I was heading down the hallway back towards the main room when I noticed a small room set off the circuit I'd been following up to now. I'd moved round the kitchen each time in a clockwise direction, and round the main room in an anti-clockwise one, door-sofa-window-door. With the short, narrow corridor between the two rooms, my circuit had the pattern of an eight. [N.B.: Remember this!] This extra room seemed to have just popped up beside it like the half had in my Settlement: offset, an extra. I stuck my head inside. It was a bathroom. I stepped in and locked the door behind me. Then it happened: the event that, the accident aside, was the most significant of my whole life.

It happened like this. I was standing in the bathroom with the door locked behind me. I'd used the toilet and was washing my hands in the sink, looking away from the mirror above it—because I don't like mirrors generally—at this crack that ran down the wall. David Simpson, or perhaps the last owner, had stripped the walls, so there was only plaster on them, plus some daubs of different types of paint where David had been experimenting to see how the room would look in various colours. I was standing by the sink looking at this crack in the plaster when I had a sudden sense of deja vu.

The sense of deja vu was very strong. I'd been in a space like this before, a place just like this, looking at the crack, a crack that had jutted and meandered in the same way as the one beside the mirror. There'd been that same crack, and a bathtub also, and a window directly above the taps just like there was in this room—only the window had been slightly bigger and the taps older, different. Out of the window there'd been roofs with cats on them. Red roofs, black cats. It had been high up, much higher than I was now: the fifth or sixth or maybe even seventh floor of an old tenement-style building, a large block. People had been packed into the building: neighbours beneath me and around me and on the floor above. The smell of liver cooking in a pan had been wafting to me from the floor below—the sound too, the spit and sizzle.

I remembered all this very clearly. ...

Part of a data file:
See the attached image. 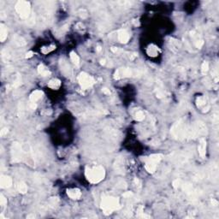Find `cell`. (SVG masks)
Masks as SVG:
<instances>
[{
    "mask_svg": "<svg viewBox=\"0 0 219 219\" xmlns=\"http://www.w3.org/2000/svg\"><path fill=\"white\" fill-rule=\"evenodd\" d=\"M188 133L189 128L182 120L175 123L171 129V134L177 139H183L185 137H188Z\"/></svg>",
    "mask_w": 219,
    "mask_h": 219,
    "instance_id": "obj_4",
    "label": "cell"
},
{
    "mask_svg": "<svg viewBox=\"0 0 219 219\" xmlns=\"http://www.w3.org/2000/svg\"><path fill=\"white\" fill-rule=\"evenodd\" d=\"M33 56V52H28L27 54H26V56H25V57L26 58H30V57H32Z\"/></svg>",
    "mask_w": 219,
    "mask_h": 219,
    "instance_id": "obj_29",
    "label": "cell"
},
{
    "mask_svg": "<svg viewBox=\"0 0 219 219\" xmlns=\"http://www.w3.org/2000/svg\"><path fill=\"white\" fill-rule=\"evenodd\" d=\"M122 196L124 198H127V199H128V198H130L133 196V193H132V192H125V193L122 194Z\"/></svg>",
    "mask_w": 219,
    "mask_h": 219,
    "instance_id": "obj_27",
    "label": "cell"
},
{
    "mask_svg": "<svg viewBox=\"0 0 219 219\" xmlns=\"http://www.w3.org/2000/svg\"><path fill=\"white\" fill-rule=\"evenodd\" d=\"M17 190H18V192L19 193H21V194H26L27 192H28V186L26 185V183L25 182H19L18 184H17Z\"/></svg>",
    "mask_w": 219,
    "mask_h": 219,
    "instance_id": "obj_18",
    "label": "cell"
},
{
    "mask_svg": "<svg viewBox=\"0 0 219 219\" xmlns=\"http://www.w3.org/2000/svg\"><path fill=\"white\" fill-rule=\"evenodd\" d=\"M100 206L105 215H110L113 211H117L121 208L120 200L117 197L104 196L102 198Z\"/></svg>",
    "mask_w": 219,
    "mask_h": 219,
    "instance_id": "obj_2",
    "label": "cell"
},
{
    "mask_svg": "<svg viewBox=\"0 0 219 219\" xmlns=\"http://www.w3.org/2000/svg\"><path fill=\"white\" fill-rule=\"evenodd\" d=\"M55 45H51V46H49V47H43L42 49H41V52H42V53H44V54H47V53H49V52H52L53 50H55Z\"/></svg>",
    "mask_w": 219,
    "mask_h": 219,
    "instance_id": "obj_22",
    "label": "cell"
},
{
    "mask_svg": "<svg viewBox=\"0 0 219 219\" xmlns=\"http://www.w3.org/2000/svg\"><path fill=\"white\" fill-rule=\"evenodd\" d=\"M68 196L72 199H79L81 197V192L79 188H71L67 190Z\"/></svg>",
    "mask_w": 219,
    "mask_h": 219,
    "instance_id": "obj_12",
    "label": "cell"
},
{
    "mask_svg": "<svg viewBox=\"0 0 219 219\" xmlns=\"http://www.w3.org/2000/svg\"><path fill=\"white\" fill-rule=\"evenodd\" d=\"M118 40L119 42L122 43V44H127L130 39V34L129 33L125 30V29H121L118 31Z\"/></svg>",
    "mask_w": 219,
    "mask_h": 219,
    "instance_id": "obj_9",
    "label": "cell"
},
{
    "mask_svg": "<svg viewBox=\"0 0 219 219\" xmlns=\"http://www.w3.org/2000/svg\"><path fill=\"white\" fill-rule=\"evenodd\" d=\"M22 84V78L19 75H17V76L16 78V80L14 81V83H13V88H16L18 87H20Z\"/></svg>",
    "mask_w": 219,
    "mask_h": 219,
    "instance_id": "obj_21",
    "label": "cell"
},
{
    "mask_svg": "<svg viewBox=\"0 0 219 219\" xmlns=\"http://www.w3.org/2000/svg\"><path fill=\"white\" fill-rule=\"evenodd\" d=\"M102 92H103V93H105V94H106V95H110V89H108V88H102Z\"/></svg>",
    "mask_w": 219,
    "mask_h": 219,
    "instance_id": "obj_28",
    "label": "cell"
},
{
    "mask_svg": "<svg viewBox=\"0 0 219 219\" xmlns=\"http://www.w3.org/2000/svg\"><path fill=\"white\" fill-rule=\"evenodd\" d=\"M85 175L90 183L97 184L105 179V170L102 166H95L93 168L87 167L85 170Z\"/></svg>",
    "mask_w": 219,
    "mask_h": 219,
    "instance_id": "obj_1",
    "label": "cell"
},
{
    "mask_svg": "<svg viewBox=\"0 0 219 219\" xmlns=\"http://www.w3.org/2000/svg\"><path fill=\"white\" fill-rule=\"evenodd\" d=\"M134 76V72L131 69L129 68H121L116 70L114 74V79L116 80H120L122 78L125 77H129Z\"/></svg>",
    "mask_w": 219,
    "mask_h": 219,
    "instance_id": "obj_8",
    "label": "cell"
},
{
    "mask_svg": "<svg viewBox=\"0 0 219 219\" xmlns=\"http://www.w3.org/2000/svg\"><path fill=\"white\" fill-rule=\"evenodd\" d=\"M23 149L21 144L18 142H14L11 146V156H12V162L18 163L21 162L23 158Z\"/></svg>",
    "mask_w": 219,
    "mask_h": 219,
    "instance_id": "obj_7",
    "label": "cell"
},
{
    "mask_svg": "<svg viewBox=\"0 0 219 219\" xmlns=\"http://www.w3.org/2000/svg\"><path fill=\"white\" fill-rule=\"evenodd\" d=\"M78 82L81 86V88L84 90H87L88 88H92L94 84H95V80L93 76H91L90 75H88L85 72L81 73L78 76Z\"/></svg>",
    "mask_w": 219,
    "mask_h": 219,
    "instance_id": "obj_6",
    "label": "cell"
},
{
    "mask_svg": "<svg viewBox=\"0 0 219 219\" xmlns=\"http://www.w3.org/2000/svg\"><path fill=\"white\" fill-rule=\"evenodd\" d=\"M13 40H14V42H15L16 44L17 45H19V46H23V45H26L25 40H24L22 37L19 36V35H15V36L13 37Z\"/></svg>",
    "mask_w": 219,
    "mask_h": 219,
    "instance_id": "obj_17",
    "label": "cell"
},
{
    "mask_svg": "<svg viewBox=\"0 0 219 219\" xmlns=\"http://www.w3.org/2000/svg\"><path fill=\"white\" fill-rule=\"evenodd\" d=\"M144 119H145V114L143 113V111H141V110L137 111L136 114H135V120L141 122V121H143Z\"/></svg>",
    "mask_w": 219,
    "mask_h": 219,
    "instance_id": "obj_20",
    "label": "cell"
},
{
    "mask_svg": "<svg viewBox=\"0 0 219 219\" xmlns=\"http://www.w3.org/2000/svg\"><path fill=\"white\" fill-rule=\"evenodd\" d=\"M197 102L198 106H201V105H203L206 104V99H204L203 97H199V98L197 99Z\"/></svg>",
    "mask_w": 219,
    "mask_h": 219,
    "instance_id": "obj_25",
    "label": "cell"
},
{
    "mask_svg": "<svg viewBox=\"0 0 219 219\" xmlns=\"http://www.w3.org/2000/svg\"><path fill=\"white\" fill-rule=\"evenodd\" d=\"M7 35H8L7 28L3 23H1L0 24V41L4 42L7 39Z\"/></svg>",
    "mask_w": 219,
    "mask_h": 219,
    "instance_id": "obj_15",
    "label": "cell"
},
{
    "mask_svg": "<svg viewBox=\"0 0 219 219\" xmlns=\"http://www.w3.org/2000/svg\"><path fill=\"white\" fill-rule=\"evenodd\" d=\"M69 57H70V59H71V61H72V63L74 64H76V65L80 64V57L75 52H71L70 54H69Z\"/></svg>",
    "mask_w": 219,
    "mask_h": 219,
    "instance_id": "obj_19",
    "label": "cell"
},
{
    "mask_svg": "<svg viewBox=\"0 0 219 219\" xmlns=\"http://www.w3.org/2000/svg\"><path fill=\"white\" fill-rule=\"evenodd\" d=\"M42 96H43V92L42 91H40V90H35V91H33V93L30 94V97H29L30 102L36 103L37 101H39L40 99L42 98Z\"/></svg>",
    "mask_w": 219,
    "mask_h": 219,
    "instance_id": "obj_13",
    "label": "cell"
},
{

REQUIREMENTS
In the bathroom passage, rewrite everything from "The sense of" down to "very clearly. ...", putting "bacon" wherever "liver" appears.

WRITTEN RESPONSE
The sense of deja vu was very strong. I'd been in a space like this before, a place just like this, looking at the crack, a crack that had jutted and meandered in the same way as the one beside the mirror. There'd been that same crack, and a bathtub also, and a window directly above the taps just like there was in this room—only the window had been slightly bigger and the taps older, different. Out of the window there'd been roofs with cats on them. Red roofs, black cats. It had been high up, much higher than I was now: the fifth or sixth or maybe even seventh floor of an old tenement-style building, a large block. People had been packed into the building: neighbours beneath me and around me and on the floor above. The smell of bacon cooking in a pan had been wafting to me from the floor below—the sound too, the spit and sizzle.

I remembered all this very clearly. ...